SHORT ANIMATION     HISTORY OF HALLOWEEN     

It is Halloween night in New Orleans, and fallen leaves dance along the ground to the smooth jazz rhythms heard on almost every block.  Tonight those mellow tones are mixed with the screams and cackles of front yard animatronics, as streets bustle with sexy black kitties, mummies, astronauts, and headless French aristocrats.  Children bound up and down the steps of the dim jack-o-lantern-lit historic houses frantically hunting for candy.  The leaves meander onto a quieter, darker block, the jazz fading away leaving only the rattling of chains on the air.  They continue up the street’s curb and through the old wrought iron fence of an aboveground cemetery.  It is much darker here, the only light coming from the moon and the occasional streetlight.  The cemetery is a motley collection of white and grey sarcophagi with vines and ivies climbing up the sides.  Small simple crypts pepper the grounds, each with its own iron gate, green and oxidized from exposure.  The leaves finally settle, delivering us before two particular sarcophagi.  They are parallel, facing the street, and older than the rest, chipped and pocked and each with a great crack in the lid.  

    The only audible sounds are the breeze and the now seldom werewolf howl.  We hear a dry cough then a sustained yawn followed by a chattering sound, all muffled.  A portion of one of the two lids slowly grinds open.  A shriveled, decomposing hand laboriously rises from the opening and grips the sarcophagus’ side.  “Rot,” dry, leathery, and dressed in a worn and dusty suit, pulls himself up to a sitting position.  He stretches his neck, which creaks and emits dust.  He grabs a handful of debris from down at his side and shakily throws it at his neighbor, like an elderly person throwing a baseball.  He barks, “you alive?”  “Barely,” followed by a chattering sound is heard from the other sarcophagus.  Its lid grinds open and a fleshless hand belonging to “Ribs” pulls the rest of his dirty-white skeleton to a sitting position.  His teeth chatter periodically.  They look like old men relaxing in bathtubs.  

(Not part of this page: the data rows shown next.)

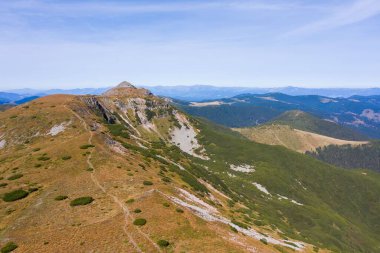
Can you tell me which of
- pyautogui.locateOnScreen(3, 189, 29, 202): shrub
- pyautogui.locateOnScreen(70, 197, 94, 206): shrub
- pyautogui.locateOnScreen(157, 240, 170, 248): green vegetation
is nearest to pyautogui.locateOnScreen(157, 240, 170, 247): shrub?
pyautogui.locateOnScreen(157, 240, 170, 248): green vegetation

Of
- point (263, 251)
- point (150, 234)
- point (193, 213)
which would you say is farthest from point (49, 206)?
point (263, 251)

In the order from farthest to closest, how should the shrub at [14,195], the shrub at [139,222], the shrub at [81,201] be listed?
the shrub at [14,195], the shrub at [81,201], the shrub at [139,222]

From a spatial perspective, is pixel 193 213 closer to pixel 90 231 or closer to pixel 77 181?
pixel 90 231

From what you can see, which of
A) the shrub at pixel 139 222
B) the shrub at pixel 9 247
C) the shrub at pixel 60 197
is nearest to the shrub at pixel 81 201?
the shrub at pixel 60 197

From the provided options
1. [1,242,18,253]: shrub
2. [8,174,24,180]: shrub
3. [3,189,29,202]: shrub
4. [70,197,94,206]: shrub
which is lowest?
[1,242,18,253]: shrub

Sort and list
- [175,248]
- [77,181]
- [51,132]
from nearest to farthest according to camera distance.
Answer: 1. [175,248]
2. [77,181]
3. [51,132]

    Rot and Ribs rise every Halloween to discuss its history and commentate on the present day holiday they witness before them.  They reminisce about “the old days,” and how the Celts of Ireland believed that on October 31st, the boundary between the living and the dead did not exist, and it was feared that the dead would rise and cause sickness and crop damage.  (The dead can “cause mischief” to be more appropriate for children.)  In order to appease them, offerings were made in the hope that one’s home and property would be unmolested.  Today, treats are “offered” to costumed “spirits” in representation.  Ribs comments, “I can’t eat like that anymore.  Goes right through me” (chatter chatter).  “Body’s not the same anymore, pal,” Rot observes.  “Pot.  Meet kettle,” Ribs retorts.  “I’ve still got it…mostly,” Rot boasts.  

    Rot and Ribs survey the neighborhood.  “I don’t think these jack-o-lanterns can hold a candle to ours,” Rot exclaims.  “Still have yours?”  Each produce their own jack-o-lantern from down at their sides, long-rotted green and black carved pumpkins covered in candle wax.  They proudly display them on the sarcophagi lids.  “Gourd-geous,” Rot says.  “Ha!  Good One!” Ribs guffaws, forcing a rib to split.  They recount the tale of Stingy Jack, a drunk, thieving farmer who lured the Devil into a tree and trapped him there by carving a cross in the bark.  Jack would only free the Devil if he promised never to steal his soul for hell.  Once Jack died, his soul was not good enough for heaven and the devil kept his promise.  Cursed to walk the earth’s night in search of a resting place, Jack’s soul is taunted by the Devil and given a mere ember with which to see.  Jack carves a turnip to hold the ember.  (Jack can be selfish and unkind and trick a spirit, to be more appropriate for children.  The spirit can “punish” his wrongdoing by making him walk the dark earth forever). 

    Rot and Ribs sit back, contented with unchanged tradition.  They say goodnight to another Halloween.  As the sarcophagi lids slowly close, Ribs asks, “By the way, have you lost weight?”  Rot answers, “I’m lucky.  It just falls off.”